Exercise goal -
Where the string "Tanzania" occurs in the material below, report the whole line.

Material provided -

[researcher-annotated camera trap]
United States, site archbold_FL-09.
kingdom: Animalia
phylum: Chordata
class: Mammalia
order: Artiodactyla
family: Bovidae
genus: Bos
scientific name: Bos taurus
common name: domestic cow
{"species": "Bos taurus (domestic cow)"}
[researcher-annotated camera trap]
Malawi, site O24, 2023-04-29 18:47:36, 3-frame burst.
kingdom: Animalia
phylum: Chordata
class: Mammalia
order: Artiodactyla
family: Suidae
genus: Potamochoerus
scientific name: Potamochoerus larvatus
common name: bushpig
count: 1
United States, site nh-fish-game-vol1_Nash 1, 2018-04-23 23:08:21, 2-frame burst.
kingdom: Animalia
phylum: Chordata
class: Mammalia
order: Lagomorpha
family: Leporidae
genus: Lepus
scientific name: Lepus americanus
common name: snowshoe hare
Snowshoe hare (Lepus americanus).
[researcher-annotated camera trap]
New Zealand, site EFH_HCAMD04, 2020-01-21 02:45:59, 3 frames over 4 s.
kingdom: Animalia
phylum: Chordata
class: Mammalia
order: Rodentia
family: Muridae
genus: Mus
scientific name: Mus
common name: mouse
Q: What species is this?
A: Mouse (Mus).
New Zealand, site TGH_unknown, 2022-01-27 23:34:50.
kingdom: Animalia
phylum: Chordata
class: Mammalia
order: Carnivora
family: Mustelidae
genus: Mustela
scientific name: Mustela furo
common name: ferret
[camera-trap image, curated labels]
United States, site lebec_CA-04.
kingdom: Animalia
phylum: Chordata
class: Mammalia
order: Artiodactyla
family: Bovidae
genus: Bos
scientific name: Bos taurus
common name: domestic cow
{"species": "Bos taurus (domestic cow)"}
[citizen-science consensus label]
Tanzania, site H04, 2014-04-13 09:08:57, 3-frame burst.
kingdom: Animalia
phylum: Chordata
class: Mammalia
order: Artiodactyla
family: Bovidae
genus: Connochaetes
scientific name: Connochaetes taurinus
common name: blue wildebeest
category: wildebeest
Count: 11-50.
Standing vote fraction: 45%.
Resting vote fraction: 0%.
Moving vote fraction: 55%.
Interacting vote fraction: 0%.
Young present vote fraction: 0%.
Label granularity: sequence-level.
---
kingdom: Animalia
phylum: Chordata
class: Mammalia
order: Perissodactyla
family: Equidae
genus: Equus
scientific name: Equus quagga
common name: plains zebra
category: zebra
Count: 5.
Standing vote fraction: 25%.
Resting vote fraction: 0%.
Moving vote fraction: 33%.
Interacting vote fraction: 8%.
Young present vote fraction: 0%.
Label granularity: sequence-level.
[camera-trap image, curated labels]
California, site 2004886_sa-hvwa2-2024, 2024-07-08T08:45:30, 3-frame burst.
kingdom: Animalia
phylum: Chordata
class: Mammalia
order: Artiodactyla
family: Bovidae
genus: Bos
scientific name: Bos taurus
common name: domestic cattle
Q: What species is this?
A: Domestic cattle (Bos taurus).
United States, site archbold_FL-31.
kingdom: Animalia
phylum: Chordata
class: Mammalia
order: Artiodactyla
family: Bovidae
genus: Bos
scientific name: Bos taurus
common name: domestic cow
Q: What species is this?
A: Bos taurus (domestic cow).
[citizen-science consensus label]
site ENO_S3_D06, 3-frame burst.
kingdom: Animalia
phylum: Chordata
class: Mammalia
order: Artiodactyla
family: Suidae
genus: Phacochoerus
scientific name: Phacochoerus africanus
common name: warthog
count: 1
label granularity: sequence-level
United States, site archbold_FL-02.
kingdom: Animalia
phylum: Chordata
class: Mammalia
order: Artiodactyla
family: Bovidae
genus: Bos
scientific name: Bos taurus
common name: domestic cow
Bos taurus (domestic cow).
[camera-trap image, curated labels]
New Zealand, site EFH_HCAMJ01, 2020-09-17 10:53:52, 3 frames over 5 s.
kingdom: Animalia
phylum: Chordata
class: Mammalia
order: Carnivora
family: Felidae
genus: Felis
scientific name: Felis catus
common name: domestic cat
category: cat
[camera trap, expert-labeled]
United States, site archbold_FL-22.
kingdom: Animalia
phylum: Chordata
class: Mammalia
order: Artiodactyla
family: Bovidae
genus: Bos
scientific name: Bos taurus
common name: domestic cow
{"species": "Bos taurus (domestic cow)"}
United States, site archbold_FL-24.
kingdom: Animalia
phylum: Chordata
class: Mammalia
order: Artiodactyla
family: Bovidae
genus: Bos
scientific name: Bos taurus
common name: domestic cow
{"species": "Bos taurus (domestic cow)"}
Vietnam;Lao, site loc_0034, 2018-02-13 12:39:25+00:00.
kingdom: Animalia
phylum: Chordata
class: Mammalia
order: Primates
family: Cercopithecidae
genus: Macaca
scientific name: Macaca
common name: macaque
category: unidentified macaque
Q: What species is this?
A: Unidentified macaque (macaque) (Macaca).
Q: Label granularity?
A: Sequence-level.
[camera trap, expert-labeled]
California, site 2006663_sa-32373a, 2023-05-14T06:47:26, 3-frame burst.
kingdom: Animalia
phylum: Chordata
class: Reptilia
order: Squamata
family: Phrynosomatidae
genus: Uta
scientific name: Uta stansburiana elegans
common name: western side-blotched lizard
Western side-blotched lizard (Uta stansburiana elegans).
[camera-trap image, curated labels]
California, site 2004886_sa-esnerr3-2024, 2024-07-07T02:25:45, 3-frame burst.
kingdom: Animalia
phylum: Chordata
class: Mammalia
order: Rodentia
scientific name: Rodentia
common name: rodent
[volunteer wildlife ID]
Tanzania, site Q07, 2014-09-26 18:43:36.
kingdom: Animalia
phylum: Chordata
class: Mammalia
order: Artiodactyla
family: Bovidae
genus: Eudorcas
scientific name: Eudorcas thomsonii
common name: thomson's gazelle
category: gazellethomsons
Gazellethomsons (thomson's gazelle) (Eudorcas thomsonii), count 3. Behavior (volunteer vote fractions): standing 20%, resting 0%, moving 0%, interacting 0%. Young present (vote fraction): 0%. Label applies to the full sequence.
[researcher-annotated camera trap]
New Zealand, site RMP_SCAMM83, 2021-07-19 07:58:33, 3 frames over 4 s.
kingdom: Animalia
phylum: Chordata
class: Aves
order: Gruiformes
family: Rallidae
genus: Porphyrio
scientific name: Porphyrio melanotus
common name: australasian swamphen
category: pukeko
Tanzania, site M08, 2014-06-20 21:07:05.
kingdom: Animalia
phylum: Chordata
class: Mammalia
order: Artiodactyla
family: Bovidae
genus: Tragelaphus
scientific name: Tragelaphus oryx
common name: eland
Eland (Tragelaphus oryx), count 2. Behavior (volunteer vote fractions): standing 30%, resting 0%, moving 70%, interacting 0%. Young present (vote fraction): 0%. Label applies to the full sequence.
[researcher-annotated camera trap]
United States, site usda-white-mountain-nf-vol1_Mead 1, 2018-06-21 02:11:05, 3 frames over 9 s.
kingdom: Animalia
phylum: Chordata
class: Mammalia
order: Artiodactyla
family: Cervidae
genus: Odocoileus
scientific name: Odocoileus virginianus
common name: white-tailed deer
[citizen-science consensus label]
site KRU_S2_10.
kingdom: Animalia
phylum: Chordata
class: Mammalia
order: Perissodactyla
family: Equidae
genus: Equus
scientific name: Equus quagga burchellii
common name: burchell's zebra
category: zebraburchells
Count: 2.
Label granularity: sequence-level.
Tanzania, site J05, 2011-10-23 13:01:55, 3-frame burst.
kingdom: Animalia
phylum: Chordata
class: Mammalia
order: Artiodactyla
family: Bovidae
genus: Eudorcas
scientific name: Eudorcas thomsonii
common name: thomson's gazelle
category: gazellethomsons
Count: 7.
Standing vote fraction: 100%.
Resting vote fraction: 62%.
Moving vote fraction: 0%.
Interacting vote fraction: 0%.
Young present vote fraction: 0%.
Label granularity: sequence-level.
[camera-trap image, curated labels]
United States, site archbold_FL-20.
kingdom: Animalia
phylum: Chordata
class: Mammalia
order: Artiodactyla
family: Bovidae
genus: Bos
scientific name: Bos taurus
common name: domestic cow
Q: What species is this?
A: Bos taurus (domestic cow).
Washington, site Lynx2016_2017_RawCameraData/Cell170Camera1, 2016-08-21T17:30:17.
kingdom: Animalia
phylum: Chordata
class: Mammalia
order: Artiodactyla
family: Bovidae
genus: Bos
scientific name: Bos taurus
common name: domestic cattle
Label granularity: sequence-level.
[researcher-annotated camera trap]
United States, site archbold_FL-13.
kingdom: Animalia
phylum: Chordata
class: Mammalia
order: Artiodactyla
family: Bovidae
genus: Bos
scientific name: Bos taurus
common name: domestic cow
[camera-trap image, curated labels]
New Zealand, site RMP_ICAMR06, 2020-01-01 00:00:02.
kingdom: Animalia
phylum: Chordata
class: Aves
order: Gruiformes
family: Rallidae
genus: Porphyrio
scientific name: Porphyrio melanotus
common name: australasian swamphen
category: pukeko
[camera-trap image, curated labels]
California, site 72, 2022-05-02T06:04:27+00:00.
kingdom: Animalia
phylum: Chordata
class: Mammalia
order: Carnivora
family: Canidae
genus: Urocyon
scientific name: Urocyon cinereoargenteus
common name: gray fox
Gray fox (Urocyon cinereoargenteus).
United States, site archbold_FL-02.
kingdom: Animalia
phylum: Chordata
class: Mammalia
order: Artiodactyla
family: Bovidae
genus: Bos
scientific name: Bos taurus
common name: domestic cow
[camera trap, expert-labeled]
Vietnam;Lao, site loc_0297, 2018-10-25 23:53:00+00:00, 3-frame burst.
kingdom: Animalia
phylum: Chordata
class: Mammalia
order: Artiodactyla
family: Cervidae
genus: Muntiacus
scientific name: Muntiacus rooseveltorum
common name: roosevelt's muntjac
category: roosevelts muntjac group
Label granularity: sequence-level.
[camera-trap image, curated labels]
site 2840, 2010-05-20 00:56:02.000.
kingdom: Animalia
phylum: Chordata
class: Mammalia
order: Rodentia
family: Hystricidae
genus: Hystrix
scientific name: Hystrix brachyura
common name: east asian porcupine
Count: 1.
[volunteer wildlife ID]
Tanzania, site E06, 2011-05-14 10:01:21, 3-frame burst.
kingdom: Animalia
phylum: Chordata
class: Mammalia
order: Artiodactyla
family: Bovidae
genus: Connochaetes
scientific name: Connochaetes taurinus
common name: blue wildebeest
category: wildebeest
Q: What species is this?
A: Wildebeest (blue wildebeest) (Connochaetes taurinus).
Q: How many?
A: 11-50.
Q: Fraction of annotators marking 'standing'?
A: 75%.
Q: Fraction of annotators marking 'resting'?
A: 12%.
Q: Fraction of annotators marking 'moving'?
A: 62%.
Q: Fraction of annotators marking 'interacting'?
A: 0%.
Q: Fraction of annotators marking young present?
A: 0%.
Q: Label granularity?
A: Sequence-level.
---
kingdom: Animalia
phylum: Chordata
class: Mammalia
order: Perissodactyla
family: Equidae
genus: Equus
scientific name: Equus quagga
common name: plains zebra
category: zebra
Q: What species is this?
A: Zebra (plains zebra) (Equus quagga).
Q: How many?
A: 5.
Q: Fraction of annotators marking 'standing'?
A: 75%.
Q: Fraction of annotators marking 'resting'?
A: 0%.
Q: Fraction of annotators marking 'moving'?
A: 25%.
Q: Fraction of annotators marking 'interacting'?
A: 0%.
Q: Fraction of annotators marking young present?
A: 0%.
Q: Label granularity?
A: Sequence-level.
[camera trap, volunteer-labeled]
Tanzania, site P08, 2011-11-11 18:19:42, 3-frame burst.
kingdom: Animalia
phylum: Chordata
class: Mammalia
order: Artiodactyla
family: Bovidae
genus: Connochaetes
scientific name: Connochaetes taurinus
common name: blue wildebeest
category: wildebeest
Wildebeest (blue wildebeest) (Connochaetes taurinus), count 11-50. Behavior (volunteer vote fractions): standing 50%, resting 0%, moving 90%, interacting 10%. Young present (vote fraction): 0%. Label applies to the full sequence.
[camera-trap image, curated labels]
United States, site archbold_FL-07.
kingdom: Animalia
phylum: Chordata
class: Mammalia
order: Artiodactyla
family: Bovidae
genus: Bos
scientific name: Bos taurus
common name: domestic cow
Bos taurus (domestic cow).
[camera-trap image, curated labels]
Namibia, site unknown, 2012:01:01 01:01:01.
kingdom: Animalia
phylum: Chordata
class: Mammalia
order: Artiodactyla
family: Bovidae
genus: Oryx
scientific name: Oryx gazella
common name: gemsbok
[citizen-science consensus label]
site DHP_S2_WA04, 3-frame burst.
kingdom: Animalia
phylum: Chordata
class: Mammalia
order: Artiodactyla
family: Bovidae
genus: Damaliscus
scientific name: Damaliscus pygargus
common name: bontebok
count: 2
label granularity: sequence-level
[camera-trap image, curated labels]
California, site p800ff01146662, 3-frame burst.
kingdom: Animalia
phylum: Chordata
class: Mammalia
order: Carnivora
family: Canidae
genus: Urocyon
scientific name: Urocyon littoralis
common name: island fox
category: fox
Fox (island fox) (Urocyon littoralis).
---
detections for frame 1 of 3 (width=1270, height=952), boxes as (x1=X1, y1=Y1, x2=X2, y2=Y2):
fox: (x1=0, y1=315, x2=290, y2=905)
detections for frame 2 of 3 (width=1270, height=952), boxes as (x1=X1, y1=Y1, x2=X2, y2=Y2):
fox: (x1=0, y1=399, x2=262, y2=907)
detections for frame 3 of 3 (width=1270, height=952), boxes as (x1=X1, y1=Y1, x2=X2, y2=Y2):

Output for this task -
Tanzania, site H04, 2014-04-13 09:08:57, 3-frame burst.
Tanzania, site Q07, 2014-09-26 18:43:36.
Tanzania, site M08, 2014-06-20 21:07:05.
Tanzania, site J05, 2011-10-23 13:01:55, 3-frame burst.
Tanzania, site E06, 2011-05-14 10:01:21, 3-frame burst.
Tanzania, site P08, 2011-11-11 18:19:42, 3-frame burst.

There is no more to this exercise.